In [1]:

# Objective here was check the variation of the run-time / execution time for an ML training / testing process, 
# as the number of cores was modified / increased


In [6]:
print(__doc__)

import matplotlib.pyplot as plt
import numpy as np
from sklearn import datasets, linear_model
from sklearn.metrics import mean_squared_error, r2_score

import time


Automatically created module for IPython interactive environment


In [20]:

const_default_num_jobs = 1
const_num_executions_to_evaluate = 1000


In [26]:
# The implementation of the function below uses code from here :
# # From - http://scikit-learn.org/stable/auto_examples/linear_model/plot_ols.html#sphx-glr-auto-examples-linear-model-plot-ols-py
# Code source: Jaques Grobler
# License: BSD 3 clause

# Define a convenience function to perform a Linear Fit on the Diabetes Database, using parameterized number of cores

def perform_linear_fit(param_n_jobs = const_default_num_jobs):

    # Load the diabetes dataset
    diabetes = datasets.load_diabetes()

    # Use only one feature
    diabetes_X = diabetes.data[:, np.newaxis, 2]

    # Split the data into training/testing sets
    diabetes_X_train = diabetes_X[:-20]
    diabetes_X_test = diabetes_X[-20:]

    # Split the targets into training/testing sets
    diabetes_y_train = diabetes.target[:-20]
    diabetes_y_test = diabetes.target[-20:]

    # Create linear regression object
    regr = linear_model.LinearRegression(n_jobs = param_n_jobs)

    # Train the model using the training sets
    start_time = time.time()
    regr.fit(diabetes_X_train, diabetes_y_train)
    end_time = time.time()
    time_delta = end_time - start_time

    # Make predictions using the testing set
    diabetes_y_pred = regr.predict(diabetes_X_test)

    return time_delta


In [29]:

def evaluate_linear_fit(param_n_jobs = const_default_num_jobs, param_n_evaluations = const_num_executions_to_evaluate):
    time_delta_list = list()
    for evaluation in range(param_n_evaluations):
        time_delta = perform_linear_fit(param_n_jobs)
        time_delta_list.append(time_delta)
    average_time_delta = np.mean(time_delta_list)
    print("Average Fitting time with : " + str(param_n_jobs) + " cores and with " + str(param_n_evaluations) + " iterations is: " + str(time_delta) + " seconds." )
    return average_time_delta


In [31]:

# Run with one core

evaluate_linear_fit(1, const_num_executions_to_evaluate)

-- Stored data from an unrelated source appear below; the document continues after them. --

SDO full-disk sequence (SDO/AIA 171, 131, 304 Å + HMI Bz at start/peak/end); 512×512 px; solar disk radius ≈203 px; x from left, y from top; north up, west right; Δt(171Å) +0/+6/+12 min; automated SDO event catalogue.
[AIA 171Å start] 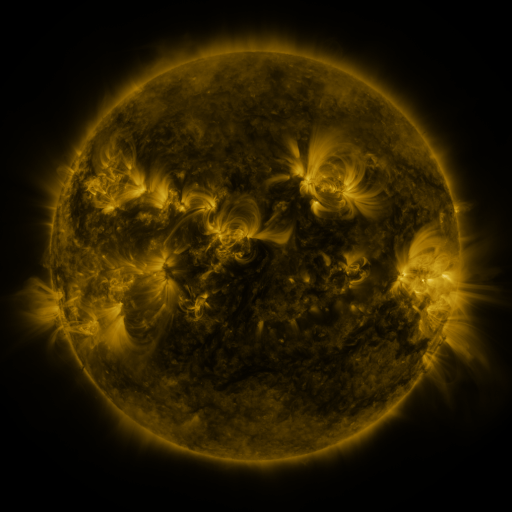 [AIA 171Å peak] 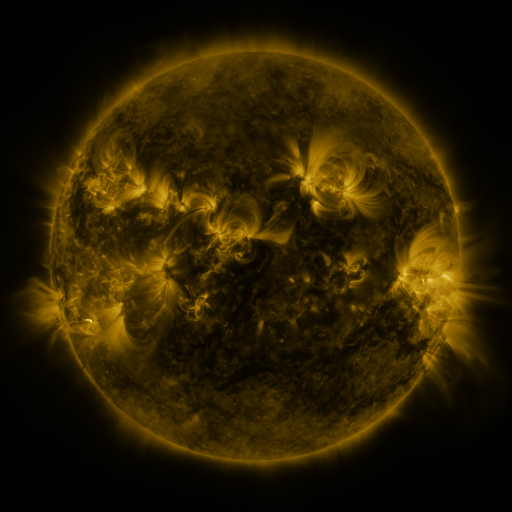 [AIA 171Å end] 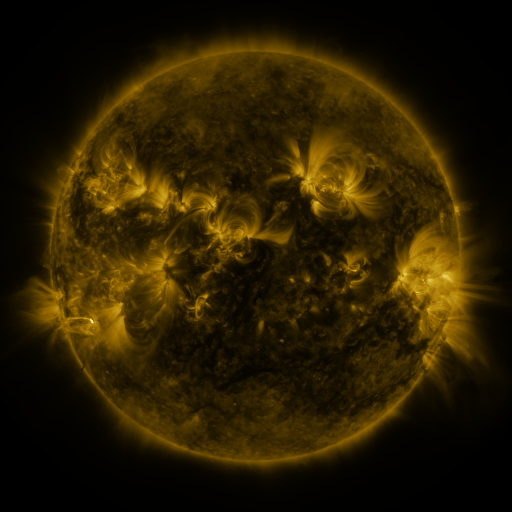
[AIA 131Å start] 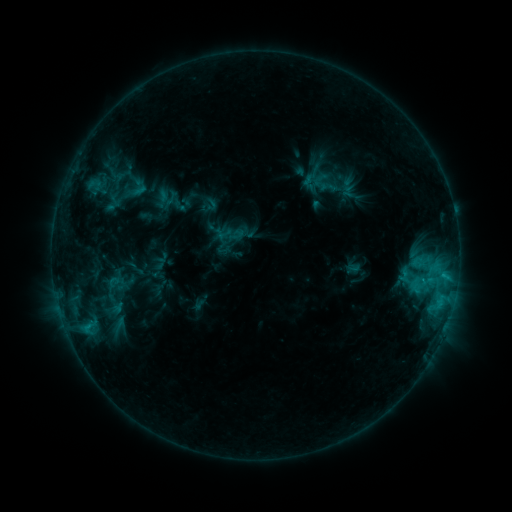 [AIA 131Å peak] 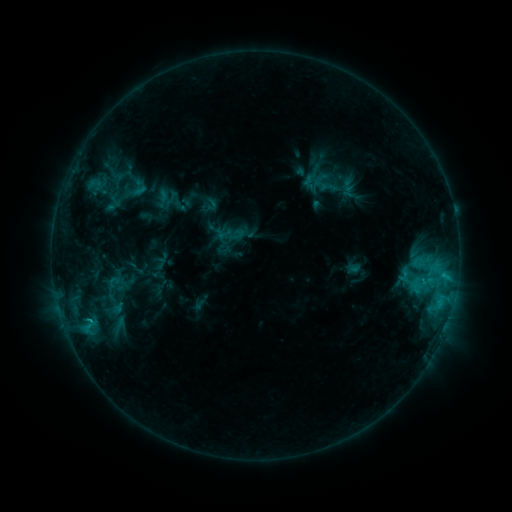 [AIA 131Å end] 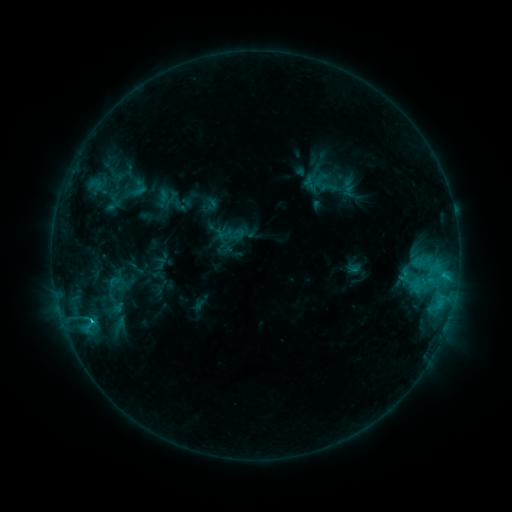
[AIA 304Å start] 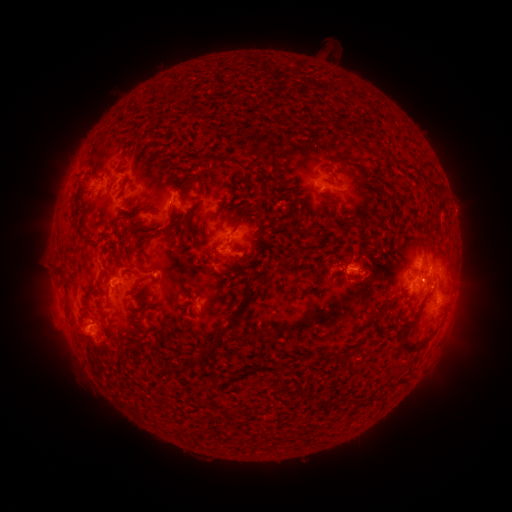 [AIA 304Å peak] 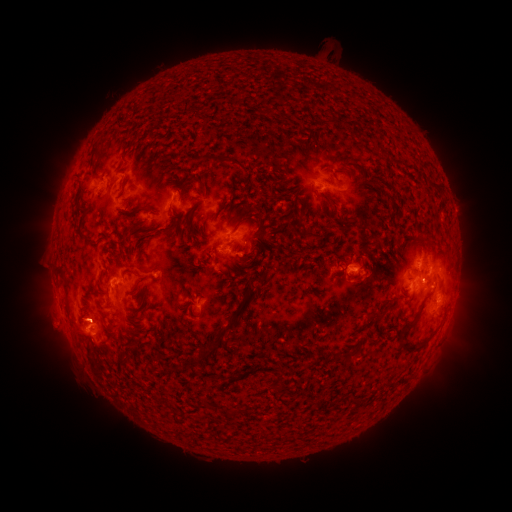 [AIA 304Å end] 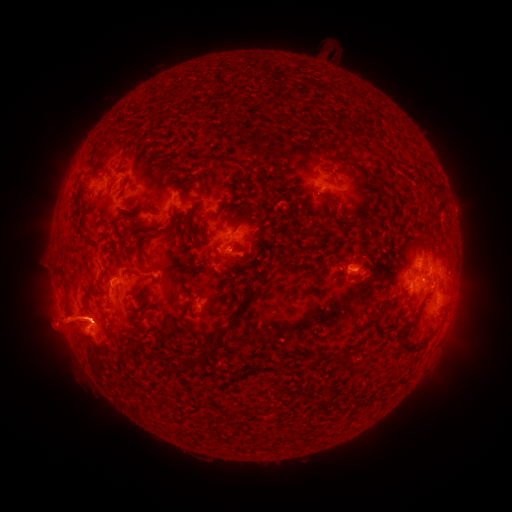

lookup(C2.1 flare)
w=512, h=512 [90, 320]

Average Fitting time with : 1 cores and with 1000 iterations is: 0.0006468296051025391 seconds.


0.00040389299392700194

In [32]:

# Run with one core

evaluate_linear_fit(2, const_num_executions_to_evaluate)


Average Fitting time with : 2 cores and with 1000 iterations is: 0.0004019737243652344 seconds.


0.00042050838470458985

In [33]:
# Run with one core

evaluate_linear_fit(3, const_num_executions_to_evaluate)


Average Fitting time with : 3 cores and with 1000 iterations is: 0.000347137451171875 seconds.


0.00040815544128417971

In [34]:

# Run with one core

evaluate_linear_fit(4, const_num_executions_to_evaluate)


Average Fitting time with : 4 cores and with 1000 iterations is: 0.0003681182861328125 seconds.


0.00039053034782409666

In [35]:

# Run with one core

evaluate_linear_fit(-1, const_num_executions_to_evaluate)


Average Fitting time with : -1 cores and with 1000 iterations is: 0.00034689903259277344 seconds.


0.00035011863708496091